- [QUOTED TEXT]
# Data extraction

This notebook is the first part of the project and contains class used for data acquisition, i.e. downloading products reviews and ratings from ebay which is an e-commerce website (https://www.ebay.com/).
The input data was a list containing search words (words that can be entered in a search bar). The products category was mainly focused on electronics and tools. The class returns pandas dataframe consisting of four columns: product category, raw review title, raw review content and rating.

In [1]:
from bs4 import BeautifulSoup
import requests
import pandas as pd
import numpy as np

In [106]:
class EbayCrawler:
    """
    This class is dedicated for collecting ebay reviews.
    The final result is pandas dataframe which contains four columns:
    category, review title, review content and rating

    The input data consists of search words,
    having search words defined the functions checks search results with
    every given search word and collects products urls that have reviews.
    """

    def __init__(self, search_words, number_of_pages=1):
        """
        A user gives list of search words and the number of pages
        which will be checked
        
        Parameters
        ----------
        search_word : list, default None
        List with search words that can be put in ebay search bar,
        for example search_words = ['apple', 'huawei', 'samsung']
        
        number_of_pages : int, default 1
        How many pages with every search word will be search in
        order to find products with reviews
        
        """

[Data items]
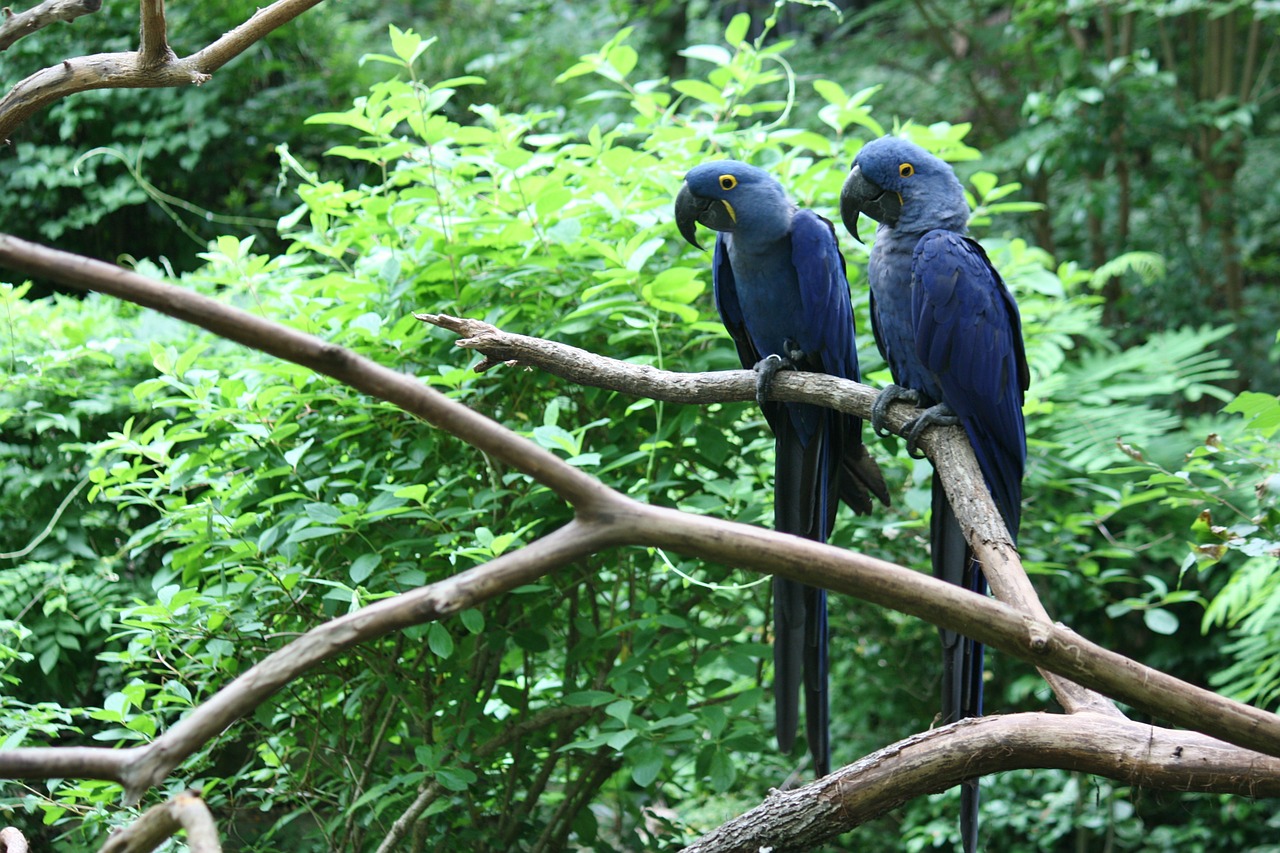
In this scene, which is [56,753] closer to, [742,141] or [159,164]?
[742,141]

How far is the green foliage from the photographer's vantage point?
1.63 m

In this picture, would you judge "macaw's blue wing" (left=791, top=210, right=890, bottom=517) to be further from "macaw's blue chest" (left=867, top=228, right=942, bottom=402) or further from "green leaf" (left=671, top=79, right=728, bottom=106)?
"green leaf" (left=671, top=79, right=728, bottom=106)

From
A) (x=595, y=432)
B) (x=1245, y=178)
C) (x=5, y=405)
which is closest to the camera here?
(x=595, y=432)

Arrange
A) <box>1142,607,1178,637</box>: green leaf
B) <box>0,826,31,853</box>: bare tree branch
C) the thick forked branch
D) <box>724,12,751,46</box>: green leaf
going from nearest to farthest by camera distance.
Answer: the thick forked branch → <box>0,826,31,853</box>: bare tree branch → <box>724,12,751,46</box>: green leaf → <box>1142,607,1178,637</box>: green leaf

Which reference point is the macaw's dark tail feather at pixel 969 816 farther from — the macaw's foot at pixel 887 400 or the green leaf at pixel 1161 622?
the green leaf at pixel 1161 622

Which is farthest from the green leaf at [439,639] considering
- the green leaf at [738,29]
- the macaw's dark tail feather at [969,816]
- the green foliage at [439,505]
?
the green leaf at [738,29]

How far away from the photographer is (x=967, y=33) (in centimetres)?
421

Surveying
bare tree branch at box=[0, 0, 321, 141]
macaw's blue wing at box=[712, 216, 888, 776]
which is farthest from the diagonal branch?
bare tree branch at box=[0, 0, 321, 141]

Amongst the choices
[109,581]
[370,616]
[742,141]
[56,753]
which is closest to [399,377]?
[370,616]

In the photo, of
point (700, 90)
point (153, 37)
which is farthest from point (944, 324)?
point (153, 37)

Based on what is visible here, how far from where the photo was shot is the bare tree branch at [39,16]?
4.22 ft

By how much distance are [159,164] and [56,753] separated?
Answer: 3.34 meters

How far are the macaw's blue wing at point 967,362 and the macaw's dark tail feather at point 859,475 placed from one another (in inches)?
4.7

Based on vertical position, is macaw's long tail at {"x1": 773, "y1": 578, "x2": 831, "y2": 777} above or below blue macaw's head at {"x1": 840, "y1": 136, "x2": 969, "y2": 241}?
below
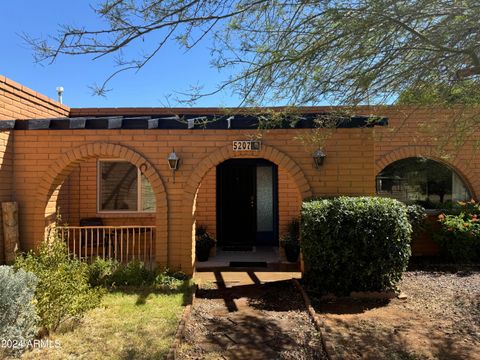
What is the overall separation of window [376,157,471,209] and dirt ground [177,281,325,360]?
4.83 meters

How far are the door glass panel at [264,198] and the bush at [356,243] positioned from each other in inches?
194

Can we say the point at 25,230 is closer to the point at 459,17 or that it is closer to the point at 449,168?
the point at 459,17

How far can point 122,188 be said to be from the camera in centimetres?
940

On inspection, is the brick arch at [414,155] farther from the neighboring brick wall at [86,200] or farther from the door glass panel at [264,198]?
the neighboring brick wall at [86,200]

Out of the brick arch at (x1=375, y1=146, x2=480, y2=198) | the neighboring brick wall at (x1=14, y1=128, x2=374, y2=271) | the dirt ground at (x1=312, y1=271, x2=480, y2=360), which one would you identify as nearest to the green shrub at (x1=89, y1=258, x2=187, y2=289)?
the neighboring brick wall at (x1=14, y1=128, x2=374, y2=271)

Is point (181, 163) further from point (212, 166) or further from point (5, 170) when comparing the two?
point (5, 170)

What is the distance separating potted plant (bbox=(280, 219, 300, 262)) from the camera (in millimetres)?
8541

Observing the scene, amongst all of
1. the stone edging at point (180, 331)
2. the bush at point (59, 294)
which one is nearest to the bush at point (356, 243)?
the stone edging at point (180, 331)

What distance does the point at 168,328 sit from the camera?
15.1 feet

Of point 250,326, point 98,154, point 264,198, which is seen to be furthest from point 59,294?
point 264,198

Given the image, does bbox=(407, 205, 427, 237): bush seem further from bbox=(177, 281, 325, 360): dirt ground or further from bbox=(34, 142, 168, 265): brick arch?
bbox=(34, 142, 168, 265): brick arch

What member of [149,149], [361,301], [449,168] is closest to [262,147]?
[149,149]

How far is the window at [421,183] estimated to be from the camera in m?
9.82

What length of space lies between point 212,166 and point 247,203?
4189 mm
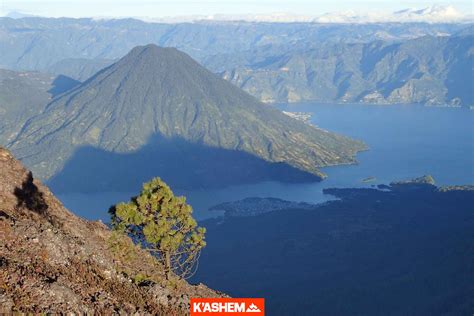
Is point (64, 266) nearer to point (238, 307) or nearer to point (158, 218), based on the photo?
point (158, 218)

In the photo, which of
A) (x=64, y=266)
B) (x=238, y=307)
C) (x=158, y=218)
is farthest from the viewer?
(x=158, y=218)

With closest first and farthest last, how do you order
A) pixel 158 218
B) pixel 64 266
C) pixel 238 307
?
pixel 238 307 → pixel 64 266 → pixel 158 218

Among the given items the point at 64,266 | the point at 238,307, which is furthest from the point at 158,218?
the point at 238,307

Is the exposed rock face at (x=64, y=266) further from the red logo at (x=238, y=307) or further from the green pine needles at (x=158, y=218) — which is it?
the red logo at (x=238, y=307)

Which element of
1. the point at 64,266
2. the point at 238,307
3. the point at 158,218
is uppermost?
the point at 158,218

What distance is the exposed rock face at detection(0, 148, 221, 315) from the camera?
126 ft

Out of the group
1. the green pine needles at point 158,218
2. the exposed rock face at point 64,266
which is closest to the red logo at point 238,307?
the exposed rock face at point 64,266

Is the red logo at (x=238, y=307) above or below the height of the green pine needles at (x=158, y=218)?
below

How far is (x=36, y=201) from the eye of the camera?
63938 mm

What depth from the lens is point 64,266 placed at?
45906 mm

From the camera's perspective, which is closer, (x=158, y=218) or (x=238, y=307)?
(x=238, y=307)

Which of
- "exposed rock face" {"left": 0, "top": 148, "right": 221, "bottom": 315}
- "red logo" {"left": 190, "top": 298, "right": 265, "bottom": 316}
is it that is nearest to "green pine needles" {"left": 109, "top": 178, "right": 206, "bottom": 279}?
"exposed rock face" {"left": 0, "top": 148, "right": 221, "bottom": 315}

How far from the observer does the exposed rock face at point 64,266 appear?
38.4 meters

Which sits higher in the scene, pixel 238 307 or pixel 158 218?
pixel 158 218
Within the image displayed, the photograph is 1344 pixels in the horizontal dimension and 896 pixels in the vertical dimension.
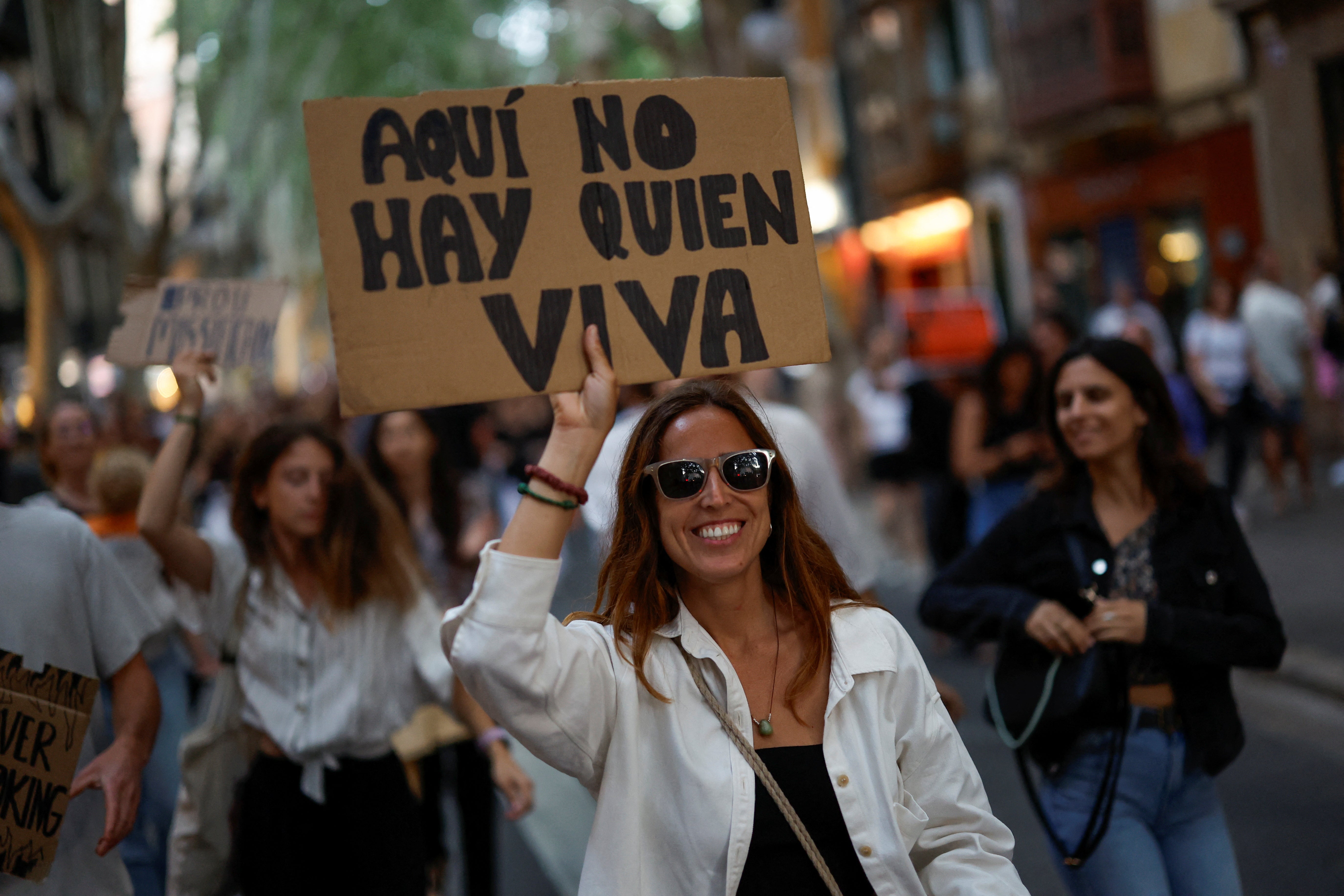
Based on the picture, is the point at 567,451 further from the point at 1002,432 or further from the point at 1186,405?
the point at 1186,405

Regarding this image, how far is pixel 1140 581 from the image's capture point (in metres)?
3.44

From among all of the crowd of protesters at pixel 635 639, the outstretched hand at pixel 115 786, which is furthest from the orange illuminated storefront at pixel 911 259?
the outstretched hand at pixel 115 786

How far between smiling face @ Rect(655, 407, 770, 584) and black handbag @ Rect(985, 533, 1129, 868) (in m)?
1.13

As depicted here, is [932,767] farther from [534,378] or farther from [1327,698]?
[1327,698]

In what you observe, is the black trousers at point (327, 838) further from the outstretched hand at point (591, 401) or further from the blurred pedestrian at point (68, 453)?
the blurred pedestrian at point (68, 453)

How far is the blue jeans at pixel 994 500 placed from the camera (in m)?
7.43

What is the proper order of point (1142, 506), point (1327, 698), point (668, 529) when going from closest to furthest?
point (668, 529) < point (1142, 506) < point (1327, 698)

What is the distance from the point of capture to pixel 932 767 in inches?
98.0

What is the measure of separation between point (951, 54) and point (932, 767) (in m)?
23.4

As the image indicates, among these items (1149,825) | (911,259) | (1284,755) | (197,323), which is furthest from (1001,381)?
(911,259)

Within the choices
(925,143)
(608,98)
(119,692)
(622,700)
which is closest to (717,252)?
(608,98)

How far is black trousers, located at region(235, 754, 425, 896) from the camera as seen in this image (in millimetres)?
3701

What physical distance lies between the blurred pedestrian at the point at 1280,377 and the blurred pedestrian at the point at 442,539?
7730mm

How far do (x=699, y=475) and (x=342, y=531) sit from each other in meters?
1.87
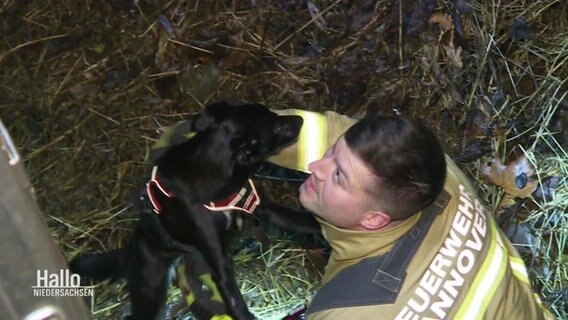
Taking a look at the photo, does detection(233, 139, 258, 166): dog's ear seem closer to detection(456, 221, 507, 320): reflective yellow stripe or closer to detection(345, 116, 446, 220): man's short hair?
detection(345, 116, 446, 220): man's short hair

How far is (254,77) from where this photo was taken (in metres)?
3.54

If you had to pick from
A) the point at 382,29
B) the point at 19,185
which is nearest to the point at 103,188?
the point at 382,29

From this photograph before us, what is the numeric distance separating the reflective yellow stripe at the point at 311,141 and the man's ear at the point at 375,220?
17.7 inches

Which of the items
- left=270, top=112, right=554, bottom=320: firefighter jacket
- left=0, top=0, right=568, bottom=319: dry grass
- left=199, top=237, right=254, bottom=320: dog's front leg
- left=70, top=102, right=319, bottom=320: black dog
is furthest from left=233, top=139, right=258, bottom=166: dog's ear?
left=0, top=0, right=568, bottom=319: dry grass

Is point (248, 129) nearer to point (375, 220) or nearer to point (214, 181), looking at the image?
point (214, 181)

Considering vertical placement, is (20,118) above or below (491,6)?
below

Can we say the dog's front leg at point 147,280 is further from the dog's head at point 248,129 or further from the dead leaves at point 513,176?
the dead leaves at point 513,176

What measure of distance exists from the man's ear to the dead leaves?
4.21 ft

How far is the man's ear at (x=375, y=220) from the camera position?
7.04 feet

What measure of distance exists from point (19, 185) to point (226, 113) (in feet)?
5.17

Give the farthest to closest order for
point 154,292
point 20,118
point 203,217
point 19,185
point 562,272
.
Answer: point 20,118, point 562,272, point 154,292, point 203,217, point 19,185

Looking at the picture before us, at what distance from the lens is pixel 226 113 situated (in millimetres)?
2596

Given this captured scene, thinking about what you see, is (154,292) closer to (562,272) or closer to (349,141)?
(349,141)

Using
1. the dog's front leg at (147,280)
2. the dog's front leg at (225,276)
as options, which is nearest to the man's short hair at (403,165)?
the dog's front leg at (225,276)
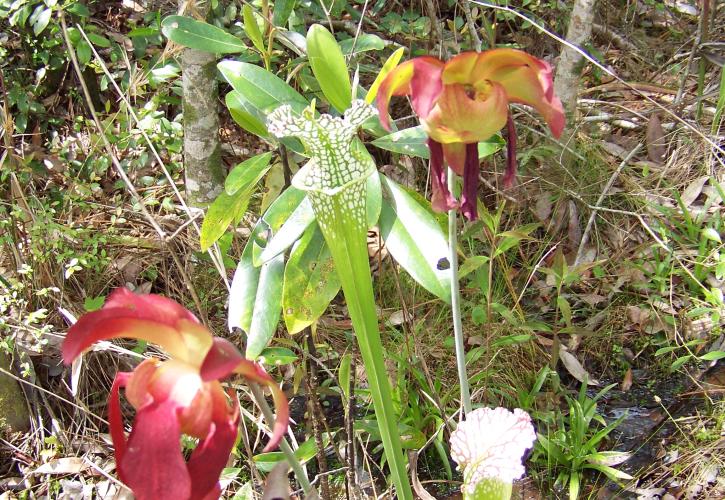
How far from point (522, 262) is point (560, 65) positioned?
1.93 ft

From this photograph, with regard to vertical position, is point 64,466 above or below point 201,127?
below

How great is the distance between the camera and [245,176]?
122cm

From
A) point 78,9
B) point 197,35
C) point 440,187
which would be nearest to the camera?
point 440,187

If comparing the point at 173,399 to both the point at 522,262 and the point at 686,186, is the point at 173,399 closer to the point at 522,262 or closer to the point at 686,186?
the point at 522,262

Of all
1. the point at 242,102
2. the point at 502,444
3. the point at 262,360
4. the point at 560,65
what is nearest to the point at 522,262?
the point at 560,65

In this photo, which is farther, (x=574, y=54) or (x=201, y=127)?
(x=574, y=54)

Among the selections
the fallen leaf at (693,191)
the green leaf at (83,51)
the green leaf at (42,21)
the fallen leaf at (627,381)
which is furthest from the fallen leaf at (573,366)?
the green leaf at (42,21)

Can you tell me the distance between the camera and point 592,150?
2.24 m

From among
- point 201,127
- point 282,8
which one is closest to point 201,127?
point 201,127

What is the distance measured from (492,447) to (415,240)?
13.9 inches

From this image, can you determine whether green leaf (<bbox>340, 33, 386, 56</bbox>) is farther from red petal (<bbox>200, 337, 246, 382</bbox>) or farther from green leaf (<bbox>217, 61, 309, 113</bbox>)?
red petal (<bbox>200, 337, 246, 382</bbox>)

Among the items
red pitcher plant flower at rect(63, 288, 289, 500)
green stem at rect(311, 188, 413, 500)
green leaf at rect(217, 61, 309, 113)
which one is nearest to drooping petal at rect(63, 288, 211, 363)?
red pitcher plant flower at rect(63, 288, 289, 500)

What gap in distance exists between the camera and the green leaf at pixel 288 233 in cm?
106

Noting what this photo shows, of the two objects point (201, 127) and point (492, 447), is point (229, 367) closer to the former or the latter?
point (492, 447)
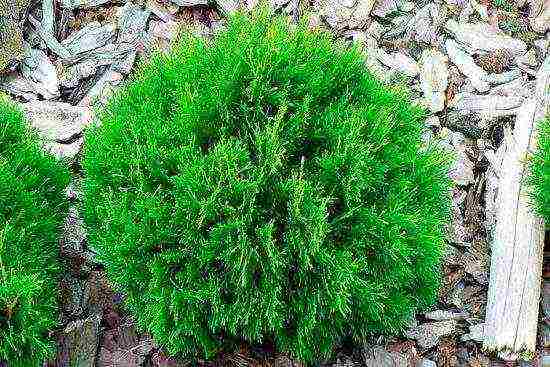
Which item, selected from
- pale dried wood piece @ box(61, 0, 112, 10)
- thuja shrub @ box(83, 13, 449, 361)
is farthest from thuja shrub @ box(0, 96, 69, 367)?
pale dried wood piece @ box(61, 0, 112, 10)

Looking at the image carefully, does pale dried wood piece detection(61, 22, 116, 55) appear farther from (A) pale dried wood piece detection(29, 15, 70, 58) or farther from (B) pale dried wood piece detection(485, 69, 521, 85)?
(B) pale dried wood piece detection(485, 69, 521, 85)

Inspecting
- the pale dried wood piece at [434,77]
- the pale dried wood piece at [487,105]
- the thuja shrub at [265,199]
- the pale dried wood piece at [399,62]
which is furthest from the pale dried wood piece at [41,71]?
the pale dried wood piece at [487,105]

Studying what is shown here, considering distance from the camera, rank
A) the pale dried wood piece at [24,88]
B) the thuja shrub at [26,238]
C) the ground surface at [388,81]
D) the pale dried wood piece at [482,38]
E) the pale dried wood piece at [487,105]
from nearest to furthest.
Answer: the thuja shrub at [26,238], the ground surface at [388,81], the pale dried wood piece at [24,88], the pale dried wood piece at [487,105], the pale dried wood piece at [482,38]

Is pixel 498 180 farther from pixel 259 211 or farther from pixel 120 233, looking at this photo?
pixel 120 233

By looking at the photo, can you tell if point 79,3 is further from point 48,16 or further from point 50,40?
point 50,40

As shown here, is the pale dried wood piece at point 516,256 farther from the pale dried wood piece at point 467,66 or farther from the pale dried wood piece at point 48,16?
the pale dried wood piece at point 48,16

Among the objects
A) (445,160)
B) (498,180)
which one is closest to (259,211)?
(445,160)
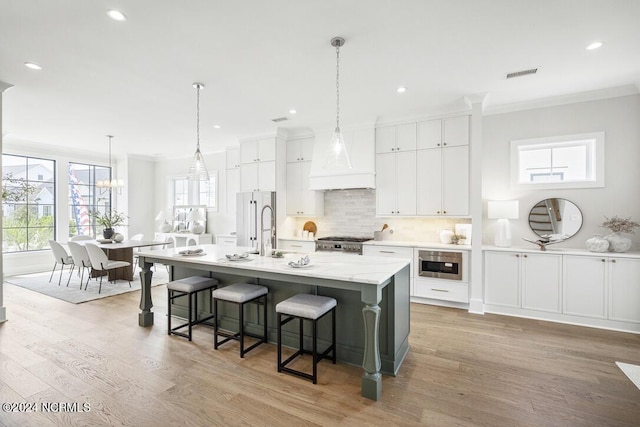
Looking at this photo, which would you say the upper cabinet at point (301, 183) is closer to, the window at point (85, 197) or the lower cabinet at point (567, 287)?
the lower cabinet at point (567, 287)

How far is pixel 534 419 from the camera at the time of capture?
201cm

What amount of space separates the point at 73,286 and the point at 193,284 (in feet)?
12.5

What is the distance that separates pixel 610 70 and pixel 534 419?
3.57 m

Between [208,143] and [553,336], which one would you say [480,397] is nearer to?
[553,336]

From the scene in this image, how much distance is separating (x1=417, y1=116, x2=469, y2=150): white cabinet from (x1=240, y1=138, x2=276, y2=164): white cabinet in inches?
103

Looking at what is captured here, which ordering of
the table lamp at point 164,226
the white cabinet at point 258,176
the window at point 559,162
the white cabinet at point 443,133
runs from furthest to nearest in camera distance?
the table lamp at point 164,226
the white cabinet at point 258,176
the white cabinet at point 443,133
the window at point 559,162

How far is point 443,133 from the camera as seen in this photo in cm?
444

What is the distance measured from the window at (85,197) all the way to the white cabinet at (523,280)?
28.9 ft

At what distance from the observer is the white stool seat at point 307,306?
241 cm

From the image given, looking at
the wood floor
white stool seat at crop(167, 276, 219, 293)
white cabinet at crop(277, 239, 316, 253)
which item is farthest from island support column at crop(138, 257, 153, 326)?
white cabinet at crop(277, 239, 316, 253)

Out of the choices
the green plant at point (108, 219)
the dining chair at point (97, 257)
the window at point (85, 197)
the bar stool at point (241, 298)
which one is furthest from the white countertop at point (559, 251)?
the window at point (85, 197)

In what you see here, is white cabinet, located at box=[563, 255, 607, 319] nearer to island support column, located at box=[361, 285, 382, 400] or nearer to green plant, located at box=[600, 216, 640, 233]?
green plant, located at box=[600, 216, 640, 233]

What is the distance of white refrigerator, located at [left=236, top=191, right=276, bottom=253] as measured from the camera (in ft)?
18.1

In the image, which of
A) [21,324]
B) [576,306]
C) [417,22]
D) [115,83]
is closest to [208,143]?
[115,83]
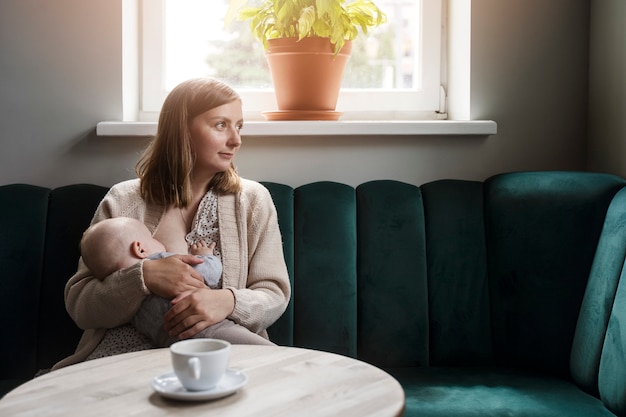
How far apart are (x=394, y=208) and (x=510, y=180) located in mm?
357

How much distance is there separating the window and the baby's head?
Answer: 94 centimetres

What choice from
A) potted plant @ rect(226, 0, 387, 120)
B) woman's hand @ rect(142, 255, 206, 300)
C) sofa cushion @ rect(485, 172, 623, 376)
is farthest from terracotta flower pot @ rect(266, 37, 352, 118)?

- [REQUESTS]
- 1) Using the data extraction notebook, decide whether each statement agrees with it. Answer yes or no for each and quote the words that decide it. (a) The product categories were mainly electronics and tools. (b) The default value of number_of_pages is 2. (c) The class returns a pandas dataframe with five columns.
- 2) Copy the data extraction notebook word for word, from "# Data extraction" to "e-commerce website (https://www.ebay.com/).".

- [ANSWERS TO EACH TASK]
- 1)
(a) Yes: "The products category was mainly focused on electronics and tools."
(b) No: "number_of_pages : int, default 1"
(c) No: "The class returns pandas dataframe consisting of four columns: product category, raw review title, raw review content and rating."

- 2)
# Data extraction

This notebook is the first part of the project and contains class used for data acquisition, i.e. downloading products reviews and ratings from ebay which is an e-commerce website (https://www.ebay.com/).